__DIRECTIVE__: Retype each of the rows below character for character, keeping only the caption text and leaving out the pictures.

__THE RECORDS__:
□ □ □ □ □

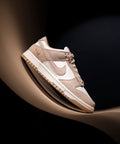 Nike Women's Dunk Low SE Suede 'Malt' – Sail/Metallic Gold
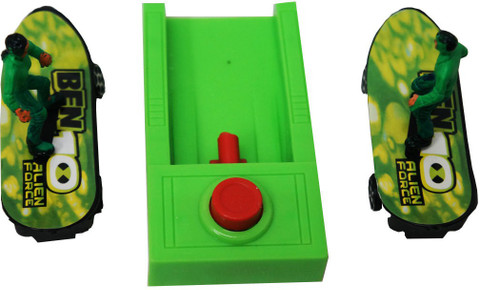 Muren Ben10 skate board alien force Ben10 skate board alien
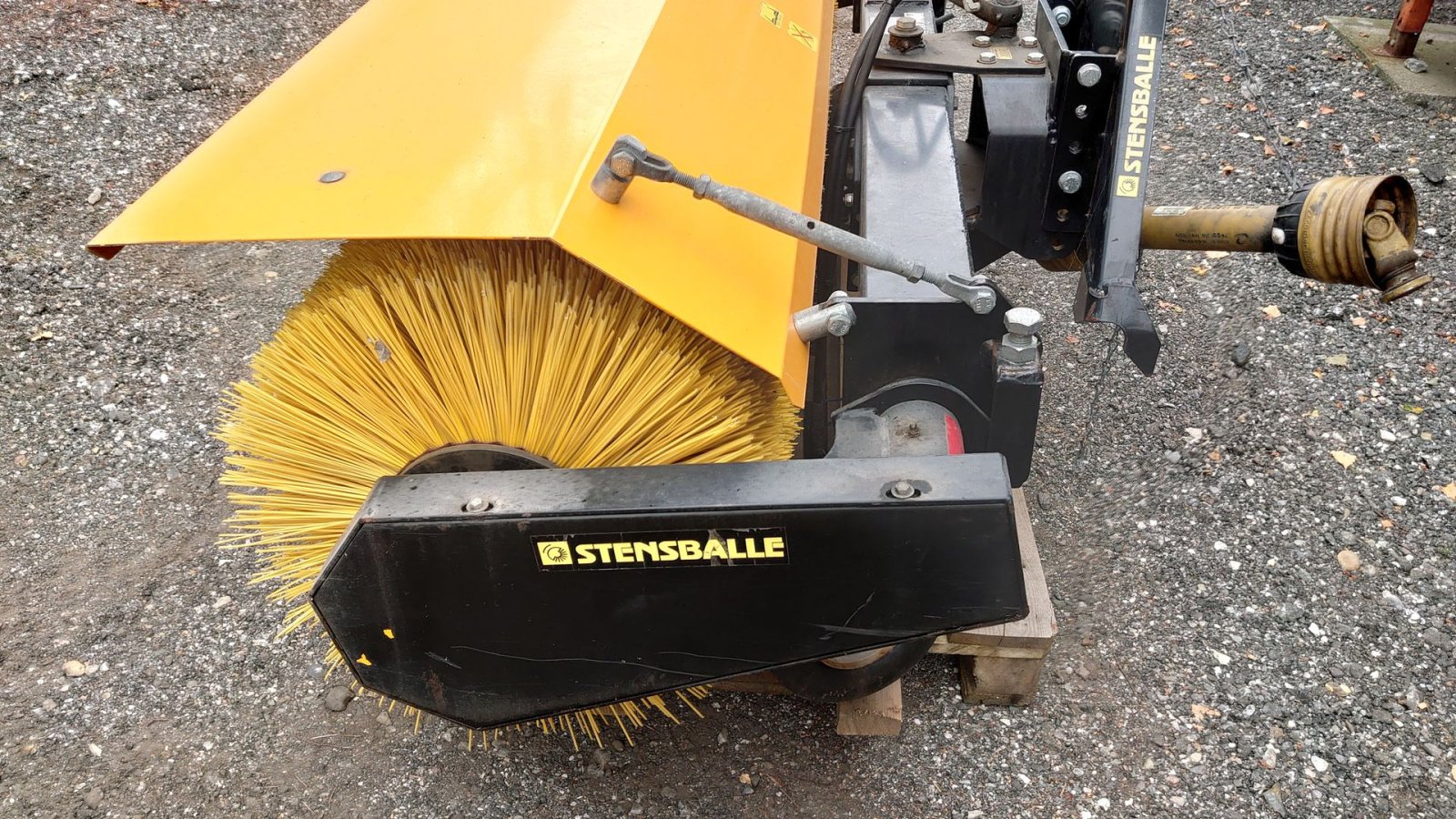 Anbaukehrmaschine typu GMR FF1700MSA, Gebrauchtmaschine v Nørresundby (Obrázek 5)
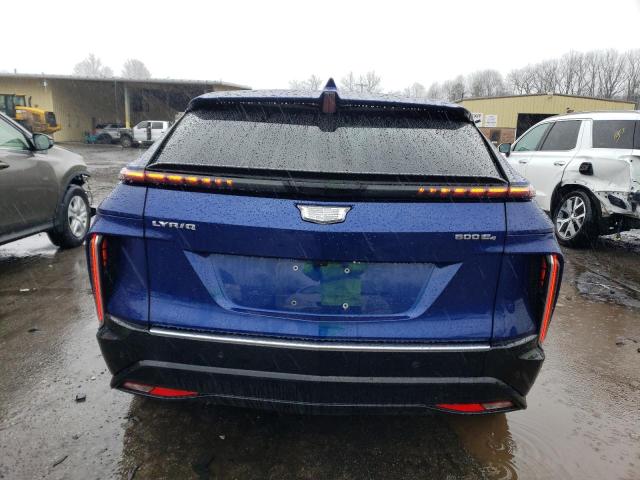 2024 CADILLAC LYRIQ LUXU 1GYKPPRLXRZ102550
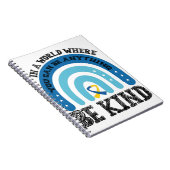 In einer Welt, in der man alles gut sein kann Notizblock (Rechte Seite)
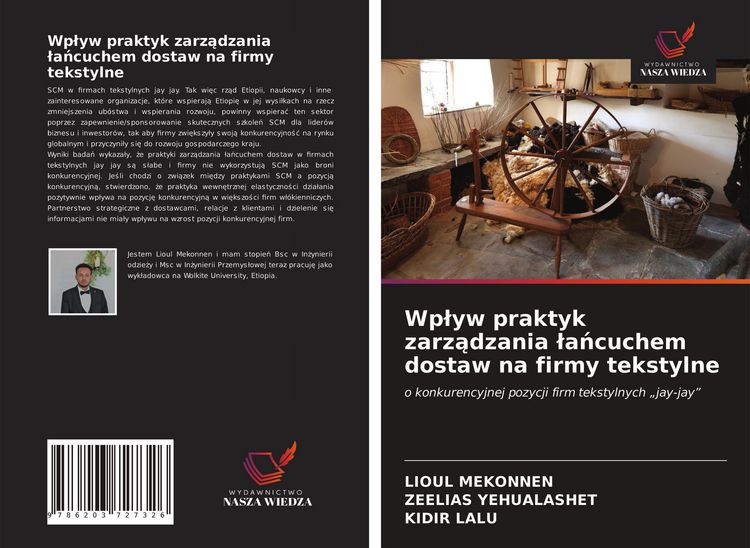 Produktbild: Wp&iquest;yw praktyk zarz&iquest;dzania &iquest;a&iquest;cuchem dostaw na firmy tekstylne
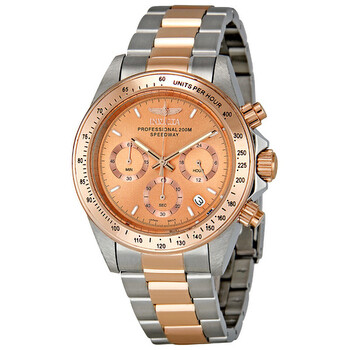 Đồng hồ Invicta Speedway Chronograph Rose Sunray Dial 6933 Nam Chính hãng Sale giá Rẻ tại XaXi World
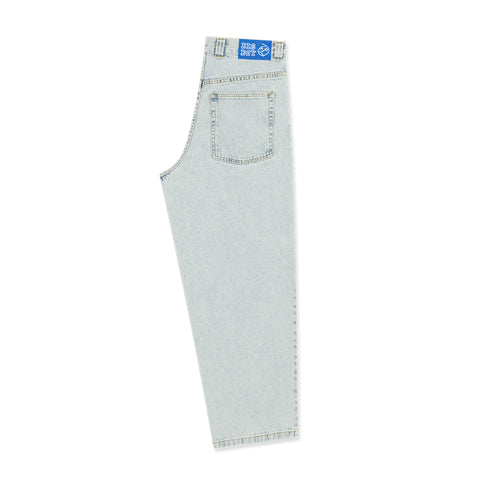 Polar Big Boy Pants Og Logo Jeans Pantalon - Light Blue - Streetart.fr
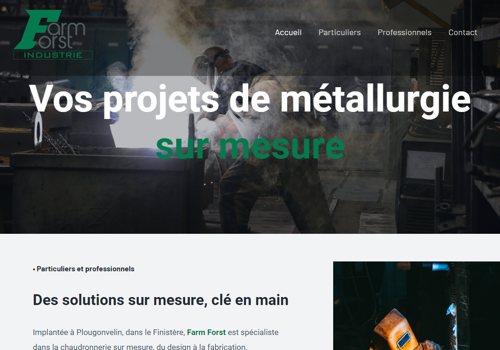 Build Me Up Project - Creatie van showcasewebsites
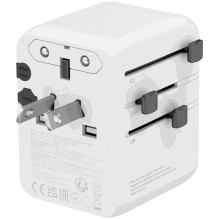 Canyon Travel Adapter OnTour 70 EU / UK / US / AUS 70W White Canyon Travel Adapter OnTour 70 EU / UK / US / AUS 70W White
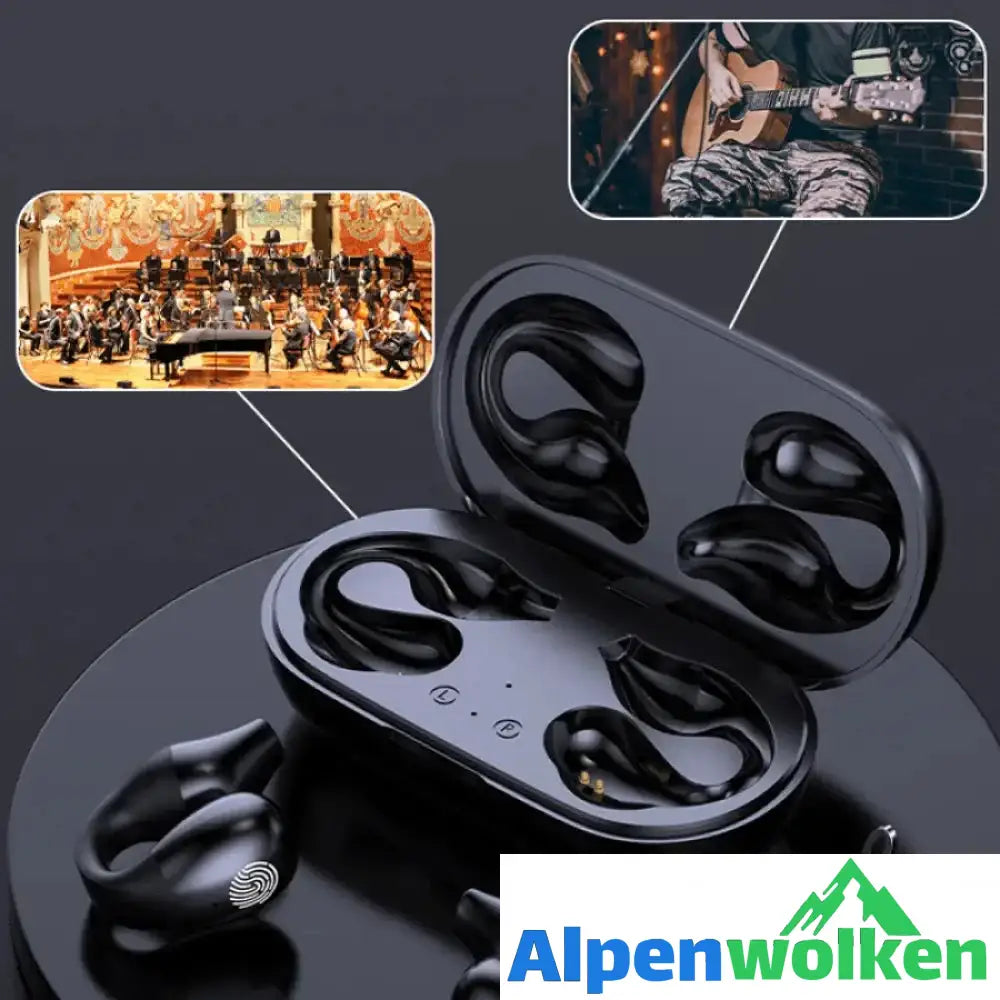 Alpenwolken - 🎁Frühling heißer Verkauf🎉Drahtloses Ohrclip-Bluetooth-Headset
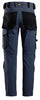 Snickers  6371 AllroundWork, Full Stretch Trousers Navy / black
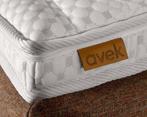 Avek Boxspring Simmer Dei Dreambedden, Nieuw, 160 cm, Ophalen of Verzenden, Tweepersoons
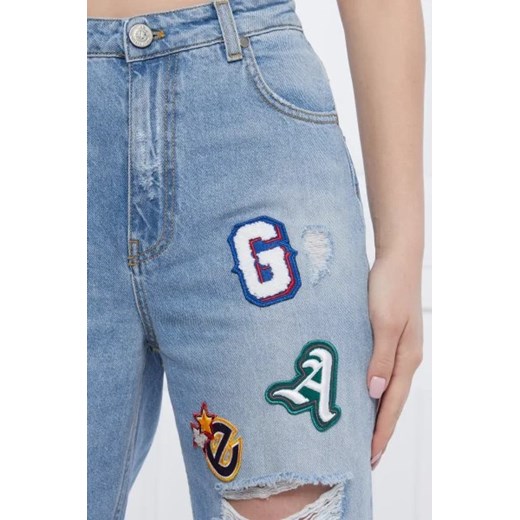 Gaëlle Paris Jeansy | Cropped Fit Gaëlle Paris 29 wyprzedaż Gomez Fashion Store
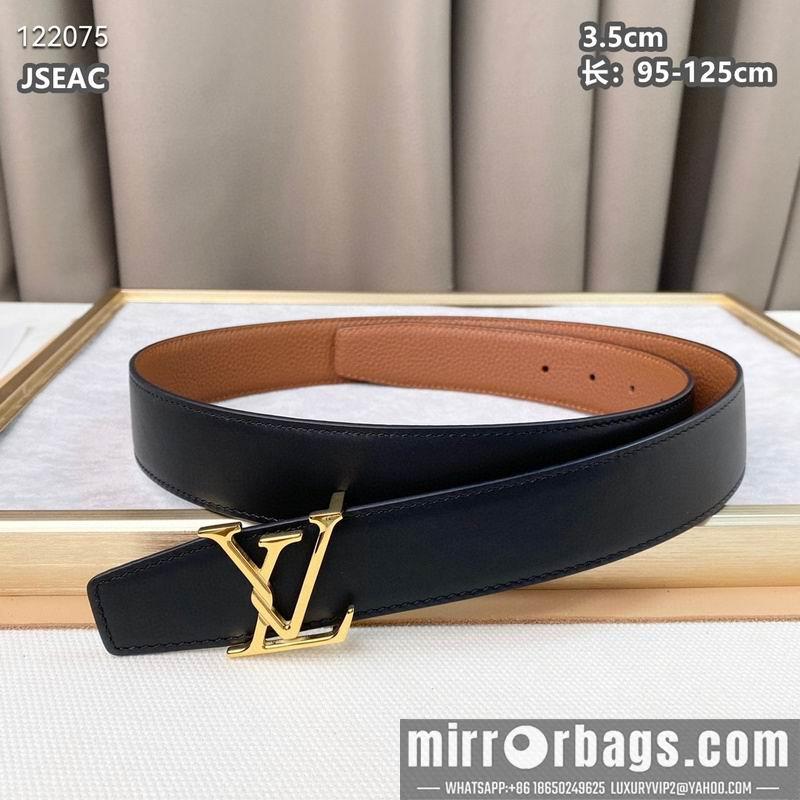 Replica LV belt 35mmX95-125cm 8L21
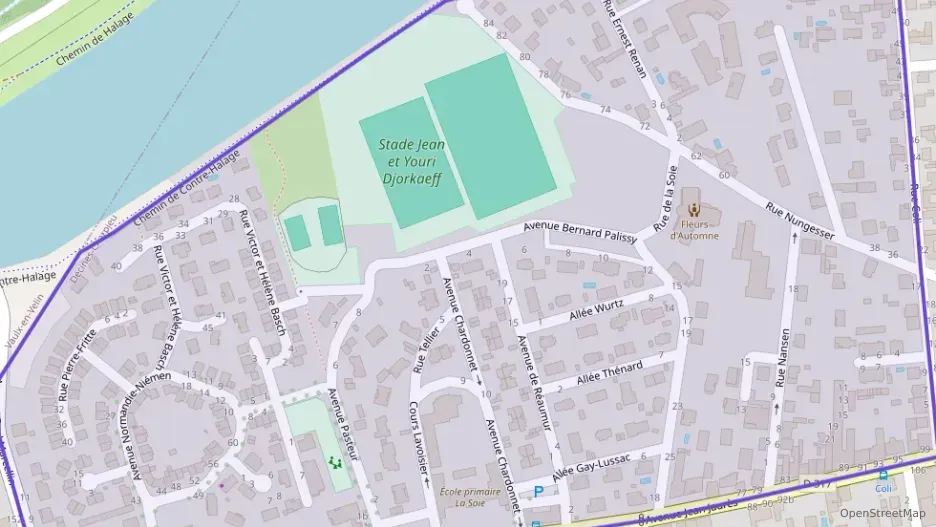 Maison 130 m² cinq pièces à vendre à Décines-Charpieu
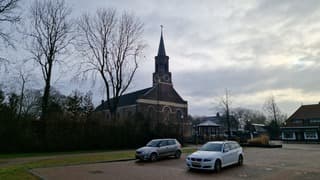 Zon en wolken boven t Veld 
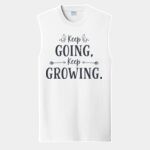 Core Cotton Sleeveless Tee Thumbnail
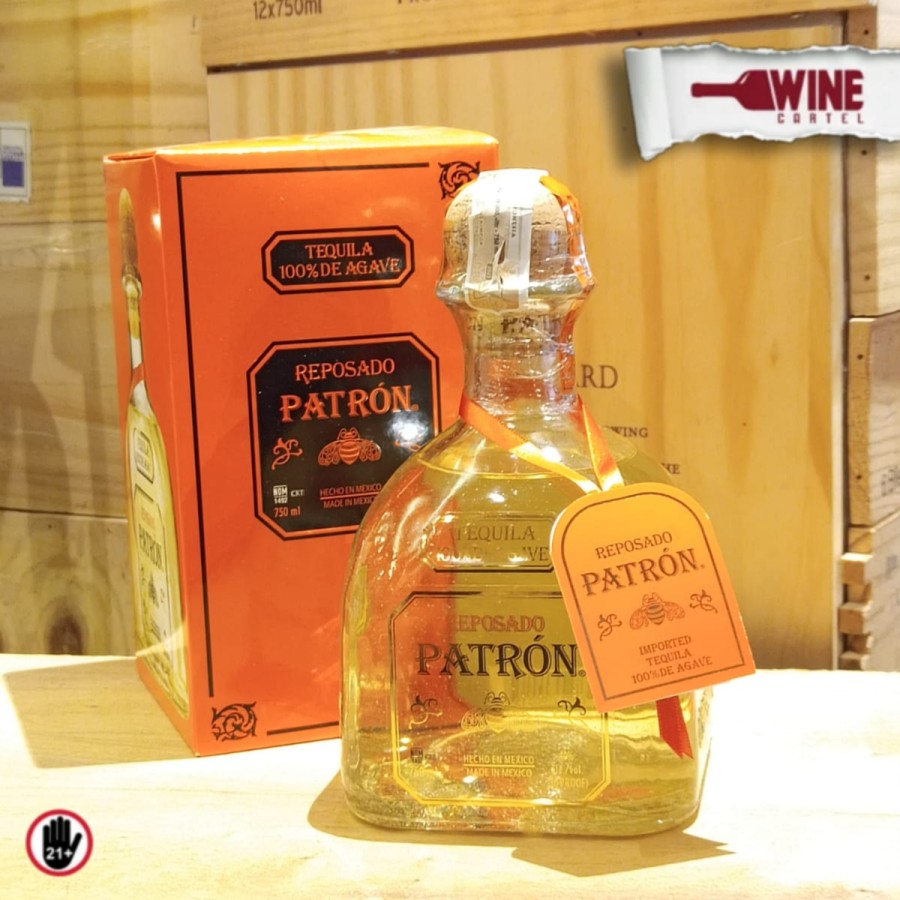 TEQUILA Patron Reposado 750ml | Winecartel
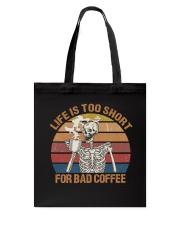 The Devil Whispered Tote Bag thumbnail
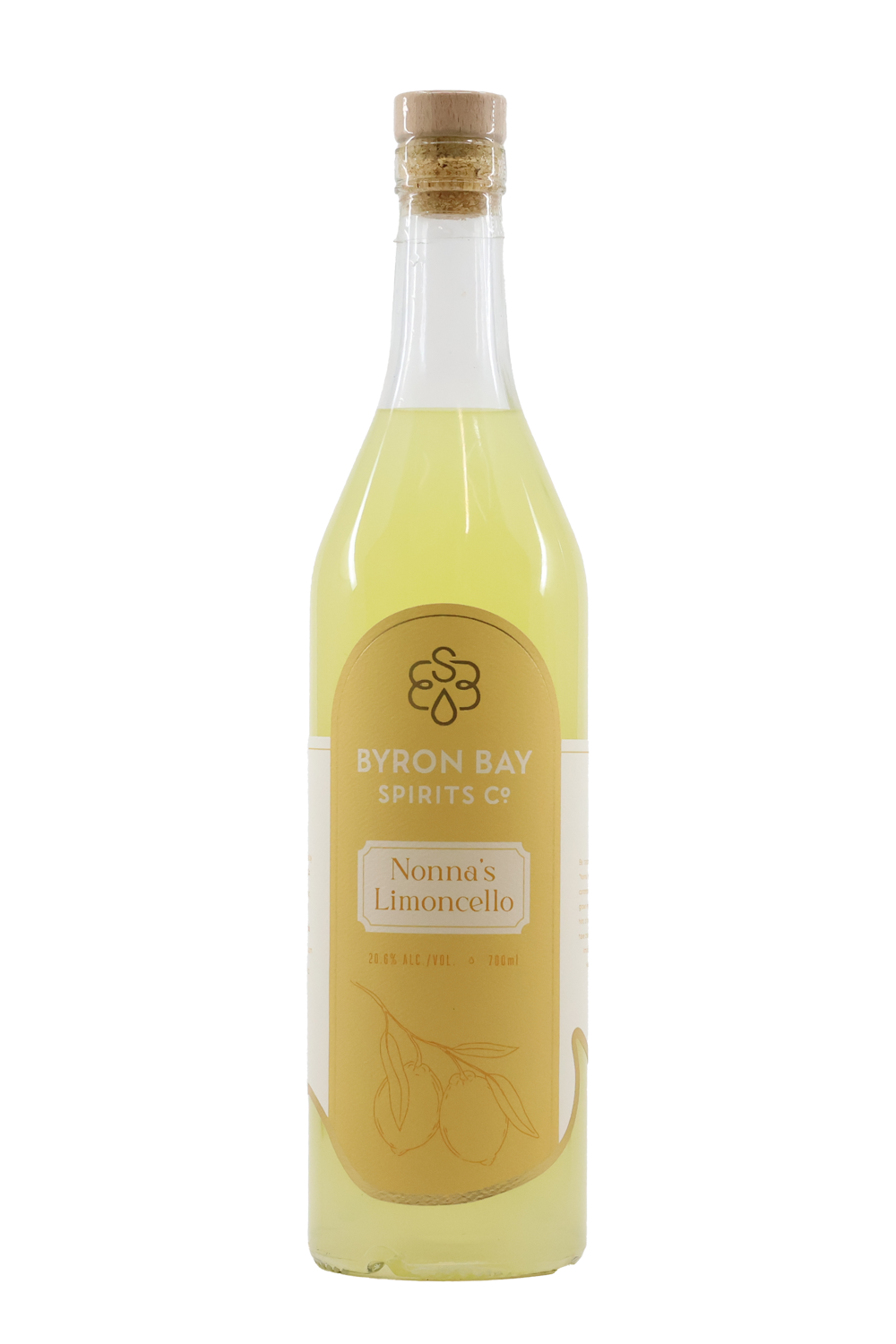 Byron Bay Spirits Co. Nonna's Limoncello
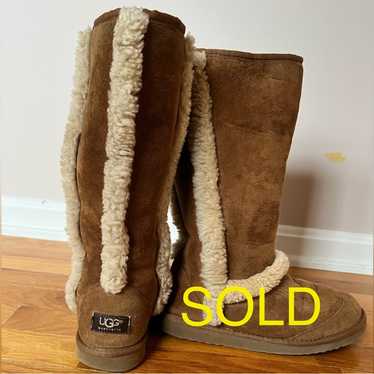 Ugg sunburst tall. womens - Gem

□ □ □ □ □

__YOUR SOLUTION__:
 Nike Women's Dunk Low SE Suede 'Malt' – Sail/Metallic Gold
 Muren Ben10 skate board alien force Ben10 skate board alien
 Anbaukehrmaschine typu GMR FF1700MSA, Gebrauchtmaschine v Nørresundby (Obrázek 5)
 2024 CADILLAC LYRIQ LUXU 1GYKPPRLXRZ102550
 In einer Welt, in der man alles gut sein kann Notizblock (Rechte Seite)
 Produktbild: Wp&iquest;yw praktyk zarz&iquest;dzania &iquest;a&iquest;cuchem dostaw na firmy tekstylne
 Đồng hồ Invicta Speedway Chronograph Rose Sunray Dial 6933 Nam Chính hãng Sale giá Rẻ tại XaXi World
 Polar Big Boy Pants Og Logo Jeans Pantalon - Light Blue - Streetart.fr
 Build Me Up Project - Creatie van showcasewebsites
 Canyon Travel Adapter OnTour 70 EU / UK / US / AUS 70W White Canyon Travel Adapter OnTour 70 EU / UK / US / AUS 70W White
 Alpenwolken - 🎁Frühling heißer Verkauf🎉Drahtloses Ohrclip-Bluetooth-Headset
 Snickers  6371 AllroundWork, Full Stretch Trousers Navy / black
 Avek Boxspring Simmer Dei Dreambedden, Nieuw, 160 cm, Ophalen of Verzenden, Tweepersoons
 Gaëlle Paris Jeansy | Cropped Fit Gaëlle Paris 29 wyprzedaż Gomez Fashion Store
 Replica LV belt 35mmX95-125cm 8L21
 Maison 130 m² cinq pièces à vendre à Décines-Charpieu
 Zon en wolken boven t Veld 
 Core Cotton Sleeveless Tee Thumbnail
 TEQUILA Patron Reposado 750ml | Winecartel
 The Devil Whispered Tote Bag thumbnail
 Byron Bay Spirits Co. Nonna's Limoncello
 Ugg sunburst tall. womens - Gem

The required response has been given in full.